Deep Semi-Supervised Learning with Holistic methods (SSLH)

Unofficial PyTorch and PyTorch-Lightning implementations of Deep Semi-Supervised Learning methods for audio tagging.

There is 4 SSL methods :

FixMatch (FM) [1]
MixMatch (MM) [2]
ReMixMatch (RMM) [3]
Unsupervised Data Augmentation (UDA) [4]

For the following datasets :

With 3 models :

IMPORTANT NOTE: The implementation of Mean Teacher (MT), Deep Co-Training (DCT) and Pseudo-Labeling (PL) are present in this repository but not fully tested.

You can find a more stable version of MT and DCT at https://github.com/Labbeti/semi-supervised. The datasets AudioSet and FSD50K are not officially supported.

If you meet problems to run experiments, you can contact me at [email protected].

Installation

Download & setup

git clone https://github.com/Labbeti/SSLH
conda env create -n env_sslh -f environment.yaml
conda activate env_sslh
pip install -e SSLH --no-dependencies

Alternatives

As python package :

pip install https://github.com/Labbeti/SSLH

The dependencies will be automatically installed with pip instead of conda, which means the the build versions can be slightly different.

The project contains also a environment.yaml and requirements.txt for installing the packages respectively with conda or pip.

With conda environment file :

conda env create -n env_sslh -f environment.yaml
conda activate env_sslh
pip install -e . --no-dependencies

With pip requirements file :

pip install -r requirements.txt
pip install -e . --no-dependencies

Datasets

CIFAR10, ESC10, GoogleSpeechCommands and FSD50K can be downloaded and installed.

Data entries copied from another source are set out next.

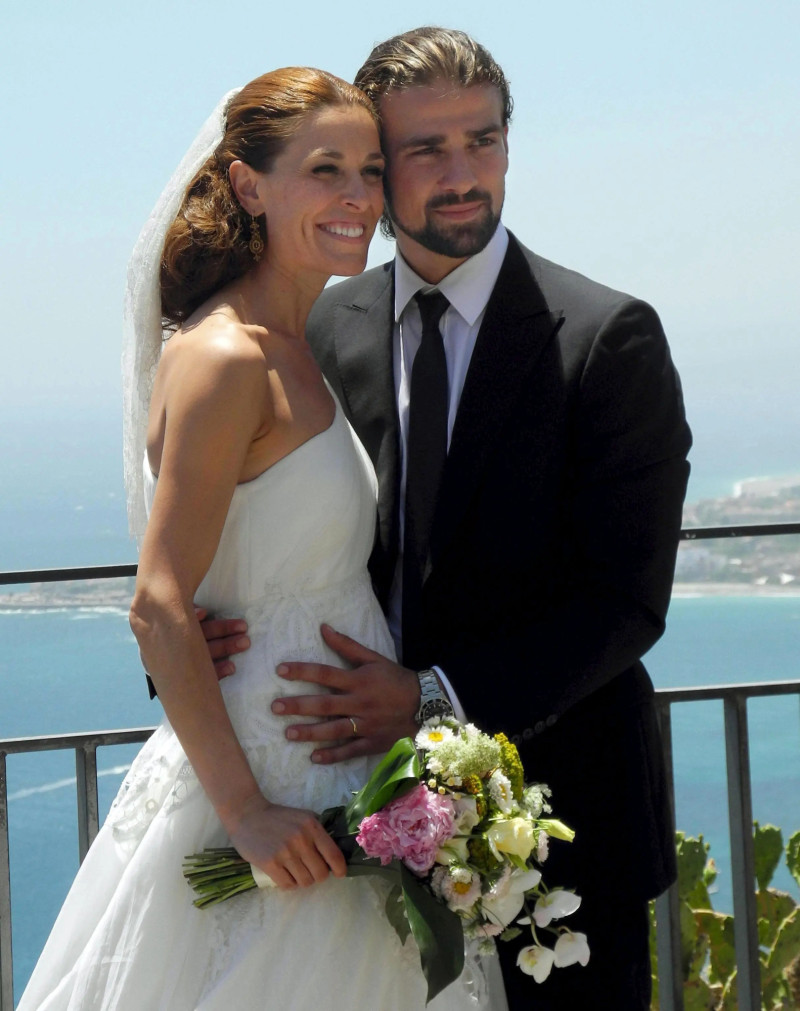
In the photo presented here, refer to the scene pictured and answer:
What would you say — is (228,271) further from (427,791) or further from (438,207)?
(427,791)

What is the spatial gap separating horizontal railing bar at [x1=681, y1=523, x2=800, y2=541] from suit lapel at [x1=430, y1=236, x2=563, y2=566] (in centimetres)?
88

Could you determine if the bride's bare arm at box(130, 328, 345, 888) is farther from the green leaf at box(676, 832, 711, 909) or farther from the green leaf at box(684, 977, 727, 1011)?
the green leaf at box(684, 977, 727, 1011)

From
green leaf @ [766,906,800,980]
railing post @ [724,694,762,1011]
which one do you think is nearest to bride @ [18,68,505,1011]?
railing post @ [724,694,762,1011]

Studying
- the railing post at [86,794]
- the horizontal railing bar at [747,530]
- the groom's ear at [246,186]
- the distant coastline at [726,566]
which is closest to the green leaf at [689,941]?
the distant coastline at [726,566]

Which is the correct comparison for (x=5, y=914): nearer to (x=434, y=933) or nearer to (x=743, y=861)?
(x=434, y=933)

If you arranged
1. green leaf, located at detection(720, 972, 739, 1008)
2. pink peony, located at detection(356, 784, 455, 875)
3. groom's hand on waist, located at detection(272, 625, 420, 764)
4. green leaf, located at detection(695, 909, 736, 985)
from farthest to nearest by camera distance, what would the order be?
green leaf, located at detection(720, 972, 739, 1008), green leaf, located at detection(695, 909, 736, 985), groom's hand on waist, located at detection(272, 625, 420, 764), pink peony, located at detection(356, 784, 455, 875)

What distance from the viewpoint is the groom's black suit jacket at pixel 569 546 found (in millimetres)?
2197

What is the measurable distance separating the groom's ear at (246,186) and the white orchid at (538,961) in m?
1.30

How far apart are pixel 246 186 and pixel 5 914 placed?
1.79 m

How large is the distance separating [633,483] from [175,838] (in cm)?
96

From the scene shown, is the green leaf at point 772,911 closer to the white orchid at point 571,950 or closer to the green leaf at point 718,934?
the green leaf at point 718,934

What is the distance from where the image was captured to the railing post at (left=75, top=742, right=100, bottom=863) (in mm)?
2904

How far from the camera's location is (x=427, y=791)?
1809 mm

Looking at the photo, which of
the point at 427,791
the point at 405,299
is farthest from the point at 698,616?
the point at 427,791
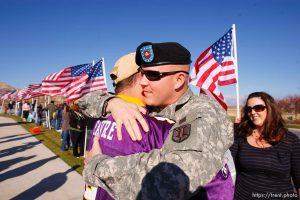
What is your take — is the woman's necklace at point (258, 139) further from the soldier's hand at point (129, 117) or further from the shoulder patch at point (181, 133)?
the shoulder patch at point (181, 133)

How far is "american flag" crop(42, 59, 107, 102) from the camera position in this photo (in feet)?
37.1

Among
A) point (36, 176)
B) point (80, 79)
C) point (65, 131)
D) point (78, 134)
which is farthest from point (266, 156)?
point (80, 79)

For UrbanSound8k, please read the README of leocances, in section "Prepare the dataset". AudioSet (ADS) and Primate Vocalize Corpus (PVC) cannot be installed automatically by now.

To download a dataset, you can use the data.dm.download=true option.

Usage

This code use Hydra for parsing args. The syntax of setting an argument is "name=value" instead of "--name value".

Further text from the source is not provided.